Only the lines from the one with "Which of black" onward are wanted, through the last line of the entries, set down exactly.

BEGIN SUPPLIED RECORDS

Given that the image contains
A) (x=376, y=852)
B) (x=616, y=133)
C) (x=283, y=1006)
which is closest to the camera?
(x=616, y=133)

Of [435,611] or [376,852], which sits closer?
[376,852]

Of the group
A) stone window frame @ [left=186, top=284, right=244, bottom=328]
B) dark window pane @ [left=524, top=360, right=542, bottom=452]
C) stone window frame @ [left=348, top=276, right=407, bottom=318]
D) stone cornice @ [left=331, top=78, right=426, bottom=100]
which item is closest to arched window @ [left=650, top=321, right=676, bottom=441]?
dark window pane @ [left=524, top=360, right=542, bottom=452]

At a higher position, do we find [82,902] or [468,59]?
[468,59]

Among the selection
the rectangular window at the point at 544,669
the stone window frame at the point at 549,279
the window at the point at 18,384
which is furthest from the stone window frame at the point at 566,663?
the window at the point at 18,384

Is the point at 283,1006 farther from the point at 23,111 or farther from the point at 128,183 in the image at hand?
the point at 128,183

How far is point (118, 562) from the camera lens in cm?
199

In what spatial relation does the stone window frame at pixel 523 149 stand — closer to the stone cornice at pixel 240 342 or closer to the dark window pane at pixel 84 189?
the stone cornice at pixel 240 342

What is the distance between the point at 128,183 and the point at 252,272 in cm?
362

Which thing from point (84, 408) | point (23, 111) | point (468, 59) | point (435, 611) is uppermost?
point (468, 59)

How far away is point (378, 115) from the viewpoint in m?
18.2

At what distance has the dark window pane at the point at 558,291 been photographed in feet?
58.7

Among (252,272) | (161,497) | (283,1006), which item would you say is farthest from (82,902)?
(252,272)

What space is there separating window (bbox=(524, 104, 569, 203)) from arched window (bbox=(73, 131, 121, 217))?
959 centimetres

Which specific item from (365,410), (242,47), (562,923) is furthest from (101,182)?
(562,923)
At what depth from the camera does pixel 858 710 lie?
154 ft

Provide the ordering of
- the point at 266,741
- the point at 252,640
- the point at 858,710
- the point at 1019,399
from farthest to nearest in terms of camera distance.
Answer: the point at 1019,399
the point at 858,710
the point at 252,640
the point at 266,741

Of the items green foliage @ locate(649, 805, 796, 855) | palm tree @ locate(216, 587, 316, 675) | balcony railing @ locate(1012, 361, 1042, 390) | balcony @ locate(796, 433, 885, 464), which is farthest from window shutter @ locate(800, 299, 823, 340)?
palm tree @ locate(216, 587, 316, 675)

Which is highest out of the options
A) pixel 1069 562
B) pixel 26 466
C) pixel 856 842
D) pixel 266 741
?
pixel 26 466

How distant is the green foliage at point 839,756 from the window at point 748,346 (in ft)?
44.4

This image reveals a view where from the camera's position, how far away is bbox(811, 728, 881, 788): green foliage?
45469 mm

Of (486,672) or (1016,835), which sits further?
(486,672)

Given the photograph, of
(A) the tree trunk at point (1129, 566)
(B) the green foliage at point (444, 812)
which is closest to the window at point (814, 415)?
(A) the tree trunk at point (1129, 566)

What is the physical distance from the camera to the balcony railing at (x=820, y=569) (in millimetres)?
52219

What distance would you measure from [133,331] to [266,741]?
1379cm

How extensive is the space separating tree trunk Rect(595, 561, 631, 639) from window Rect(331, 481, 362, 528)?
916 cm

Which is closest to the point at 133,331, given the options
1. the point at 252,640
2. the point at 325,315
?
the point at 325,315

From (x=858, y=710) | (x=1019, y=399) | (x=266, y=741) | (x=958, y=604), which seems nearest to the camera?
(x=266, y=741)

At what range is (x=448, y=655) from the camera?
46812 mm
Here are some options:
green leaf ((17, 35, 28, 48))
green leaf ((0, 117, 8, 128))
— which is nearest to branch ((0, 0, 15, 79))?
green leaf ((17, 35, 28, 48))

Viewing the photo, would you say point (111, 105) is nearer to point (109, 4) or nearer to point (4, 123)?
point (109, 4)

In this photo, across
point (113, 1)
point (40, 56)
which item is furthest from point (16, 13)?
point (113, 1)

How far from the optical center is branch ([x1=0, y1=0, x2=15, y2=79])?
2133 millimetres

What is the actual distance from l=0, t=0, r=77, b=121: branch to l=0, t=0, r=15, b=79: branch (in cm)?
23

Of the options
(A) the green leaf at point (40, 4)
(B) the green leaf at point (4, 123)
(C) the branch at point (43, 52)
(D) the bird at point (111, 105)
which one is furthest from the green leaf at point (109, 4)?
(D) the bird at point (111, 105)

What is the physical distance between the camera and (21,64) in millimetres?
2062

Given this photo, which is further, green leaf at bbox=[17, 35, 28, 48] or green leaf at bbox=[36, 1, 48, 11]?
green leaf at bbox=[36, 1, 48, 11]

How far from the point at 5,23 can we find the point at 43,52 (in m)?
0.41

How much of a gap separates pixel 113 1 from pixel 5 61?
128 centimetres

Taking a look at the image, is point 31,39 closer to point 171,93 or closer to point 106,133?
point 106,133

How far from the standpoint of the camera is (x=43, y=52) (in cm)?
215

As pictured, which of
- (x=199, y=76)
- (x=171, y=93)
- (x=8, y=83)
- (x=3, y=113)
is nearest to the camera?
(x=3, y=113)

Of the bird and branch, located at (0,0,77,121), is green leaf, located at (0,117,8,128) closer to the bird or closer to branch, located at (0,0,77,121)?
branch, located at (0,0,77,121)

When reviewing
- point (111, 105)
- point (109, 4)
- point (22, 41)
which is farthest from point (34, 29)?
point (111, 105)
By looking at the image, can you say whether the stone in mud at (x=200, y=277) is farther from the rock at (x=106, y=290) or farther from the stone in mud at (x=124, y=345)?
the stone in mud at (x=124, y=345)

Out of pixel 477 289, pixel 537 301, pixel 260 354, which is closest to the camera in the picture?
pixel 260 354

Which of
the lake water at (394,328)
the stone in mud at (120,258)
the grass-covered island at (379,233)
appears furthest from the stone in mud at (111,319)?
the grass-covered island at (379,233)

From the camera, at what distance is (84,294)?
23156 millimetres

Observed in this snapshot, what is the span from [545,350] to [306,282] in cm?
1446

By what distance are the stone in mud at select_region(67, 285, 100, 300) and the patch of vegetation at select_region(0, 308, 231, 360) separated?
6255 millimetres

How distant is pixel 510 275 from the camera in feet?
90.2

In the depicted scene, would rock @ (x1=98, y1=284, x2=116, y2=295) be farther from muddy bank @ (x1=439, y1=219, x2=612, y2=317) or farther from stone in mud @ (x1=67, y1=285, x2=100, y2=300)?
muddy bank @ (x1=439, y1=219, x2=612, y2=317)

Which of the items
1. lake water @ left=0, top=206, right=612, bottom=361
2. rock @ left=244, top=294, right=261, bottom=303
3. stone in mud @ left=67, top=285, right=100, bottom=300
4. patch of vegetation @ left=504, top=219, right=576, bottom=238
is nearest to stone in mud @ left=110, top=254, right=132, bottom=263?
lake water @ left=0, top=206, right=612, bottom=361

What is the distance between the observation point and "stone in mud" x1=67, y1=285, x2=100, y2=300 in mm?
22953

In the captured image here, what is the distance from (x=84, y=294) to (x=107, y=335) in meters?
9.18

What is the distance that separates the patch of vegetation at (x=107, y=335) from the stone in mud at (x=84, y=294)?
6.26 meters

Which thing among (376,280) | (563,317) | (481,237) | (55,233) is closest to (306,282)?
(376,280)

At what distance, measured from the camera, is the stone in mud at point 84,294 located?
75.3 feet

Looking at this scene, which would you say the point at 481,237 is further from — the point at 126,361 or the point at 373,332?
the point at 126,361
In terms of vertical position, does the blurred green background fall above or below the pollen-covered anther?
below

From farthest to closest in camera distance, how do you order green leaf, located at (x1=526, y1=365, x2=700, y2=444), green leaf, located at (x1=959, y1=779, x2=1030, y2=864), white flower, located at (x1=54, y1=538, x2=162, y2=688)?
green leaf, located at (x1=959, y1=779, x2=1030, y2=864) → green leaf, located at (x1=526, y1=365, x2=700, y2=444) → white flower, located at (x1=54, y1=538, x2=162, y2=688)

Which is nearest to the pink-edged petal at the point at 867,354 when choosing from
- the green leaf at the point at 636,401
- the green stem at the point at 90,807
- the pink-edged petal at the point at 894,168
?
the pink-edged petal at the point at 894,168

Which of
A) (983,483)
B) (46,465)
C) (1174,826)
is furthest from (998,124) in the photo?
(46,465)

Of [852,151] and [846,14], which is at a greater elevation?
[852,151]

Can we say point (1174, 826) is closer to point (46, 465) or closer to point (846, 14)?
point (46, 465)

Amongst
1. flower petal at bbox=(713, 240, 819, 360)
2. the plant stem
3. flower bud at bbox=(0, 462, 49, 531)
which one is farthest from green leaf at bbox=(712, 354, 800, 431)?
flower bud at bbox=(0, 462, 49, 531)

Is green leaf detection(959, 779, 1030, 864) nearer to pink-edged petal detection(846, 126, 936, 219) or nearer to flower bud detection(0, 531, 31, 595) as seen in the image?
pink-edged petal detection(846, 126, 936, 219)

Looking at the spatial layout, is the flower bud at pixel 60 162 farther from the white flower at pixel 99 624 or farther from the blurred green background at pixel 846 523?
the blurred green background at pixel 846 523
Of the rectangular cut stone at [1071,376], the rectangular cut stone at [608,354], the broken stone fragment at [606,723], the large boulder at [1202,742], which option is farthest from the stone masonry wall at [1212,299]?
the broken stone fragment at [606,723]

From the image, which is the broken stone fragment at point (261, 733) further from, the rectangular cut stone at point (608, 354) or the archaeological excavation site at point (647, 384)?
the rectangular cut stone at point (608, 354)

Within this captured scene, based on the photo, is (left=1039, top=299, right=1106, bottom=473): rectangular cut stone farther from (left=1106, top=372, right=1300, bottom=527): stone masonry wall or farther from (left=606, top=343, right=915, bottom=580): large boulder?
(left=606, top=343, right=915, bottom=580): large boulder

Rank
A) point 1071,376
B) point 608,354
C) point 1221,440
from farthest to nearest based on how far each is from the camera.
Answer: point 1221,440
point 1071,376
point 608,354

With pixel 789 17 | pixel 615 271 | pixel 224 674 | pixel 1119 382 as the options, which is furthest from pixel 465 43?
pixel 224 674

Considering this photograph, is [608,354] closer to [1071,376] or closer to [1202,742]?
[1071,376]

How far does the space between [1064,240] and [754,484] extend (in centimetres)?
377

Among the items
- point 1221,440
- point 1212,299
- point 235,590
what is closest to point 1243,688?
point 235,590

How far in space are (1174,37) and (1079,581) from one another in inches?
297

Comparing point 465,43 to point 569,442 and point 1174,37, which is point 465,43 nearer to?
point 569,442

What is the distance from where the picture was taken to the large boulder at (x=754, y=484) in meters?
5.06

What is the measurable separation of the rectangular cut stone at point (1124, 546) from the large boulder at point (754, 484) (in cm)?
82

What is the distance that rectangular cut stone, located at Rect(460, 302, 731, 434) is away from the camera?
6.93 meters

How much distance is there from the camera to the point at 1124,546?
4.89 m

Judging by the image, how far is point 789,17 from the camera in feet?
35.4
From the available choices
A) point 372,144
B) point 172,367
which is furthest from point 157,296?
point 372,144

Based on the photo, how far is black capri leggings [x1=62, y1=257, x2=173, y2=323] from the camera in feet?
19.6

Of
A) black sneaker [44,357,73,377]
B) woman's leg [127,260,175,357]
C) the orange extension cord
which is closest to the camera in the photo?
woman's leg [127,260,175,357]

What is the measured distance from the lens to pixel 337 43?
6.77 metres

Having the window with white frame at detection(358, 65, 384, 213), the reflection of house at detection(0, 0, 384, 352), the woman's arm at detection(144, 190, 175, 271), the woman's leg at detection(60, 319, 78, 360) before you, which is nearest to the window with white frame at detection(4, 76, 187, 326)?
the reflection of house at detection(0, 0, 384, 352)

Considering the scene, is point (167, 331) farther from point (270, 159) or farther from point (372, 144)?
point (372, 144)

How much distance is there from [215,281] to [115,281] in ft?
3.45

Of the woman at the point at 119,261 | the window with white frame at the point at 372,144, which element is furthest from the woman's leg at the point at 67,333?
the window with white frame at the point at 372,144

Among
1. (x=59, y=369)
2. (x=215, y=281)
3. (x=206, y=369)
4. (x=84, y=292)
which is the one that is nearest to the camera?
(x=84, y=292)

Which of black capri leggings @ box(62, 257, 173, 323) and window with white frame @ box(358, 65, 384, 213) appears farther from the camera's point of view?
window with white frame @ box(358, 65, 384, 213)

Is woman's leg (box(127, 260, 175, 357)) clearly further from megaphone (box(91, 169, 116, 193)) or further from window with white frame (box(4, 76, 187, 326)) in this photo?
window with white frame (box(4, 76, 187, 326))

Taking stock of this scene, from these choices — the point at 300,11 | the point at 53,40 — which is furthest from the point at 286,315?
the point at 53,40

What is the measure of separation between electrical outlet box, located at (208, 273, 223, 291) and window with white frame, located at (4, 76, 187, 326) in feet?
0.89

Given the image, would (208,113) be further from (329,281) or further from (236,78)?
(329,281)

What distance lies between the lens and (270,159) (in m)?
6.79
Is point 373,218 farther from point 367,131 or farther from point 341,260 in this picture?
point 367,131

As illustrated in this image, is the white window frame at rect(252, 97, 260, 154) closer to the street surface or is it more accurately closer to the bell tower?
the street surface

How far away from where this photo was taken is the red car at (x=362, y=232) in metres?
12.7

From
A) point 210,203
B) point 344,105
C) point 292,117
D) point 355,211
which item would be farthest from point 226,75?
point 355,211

END SUPPLIED RECORDS

• _FINISHED EXERCISE_
Which of black capri leggings @ box(62, 257, 173, 323) and window with white frame @ box(358, 65, 384, 213) appears farther from the camera's point of view?
window with white frame @ box(358, 65, 384, 213)

Is woman's leg (box(127, 260, 175, 357)) clearly further from megaphone (box(91, 169, 116, 193)) or further from window with white frame (box(4, 76, 187, 326)) in this photo?
window with white frame (box(4, 76, 187, 326))

Taking stock of this scene, from these choices — the point at 300,11 | the point at 53,40 — which is furthest from the point at 286,315?
the point at 53,40

What is the measure of separation between electrical outlet box, located at (208, 273, 223, 291) and window with white frame, located at (4, 76, 187, 326) in feet?
0.89

Given the image, would (208,113) be further from (329,281) or further from (236,78)?
(329,281)

What distance lies between the lens and (270,159) (in m)?
6.79
Is point 373,218 farther from point 367,131 or farther from point 341,260 in this picture?
point 367,131

As illustrated in this image, is the white window frame at rect(252, 97, 260, 154) closer to the street surface or is it more accurately closer to the bell tower?
the street surface

How far away from where this photo was taken is the red car at (x=362, y=232) in metres?
12.7

From
A) point 210,203
B) point 344,105
C) point 292,117
D) point 355,211
which item would be farthest from point 226,75?
point 355,211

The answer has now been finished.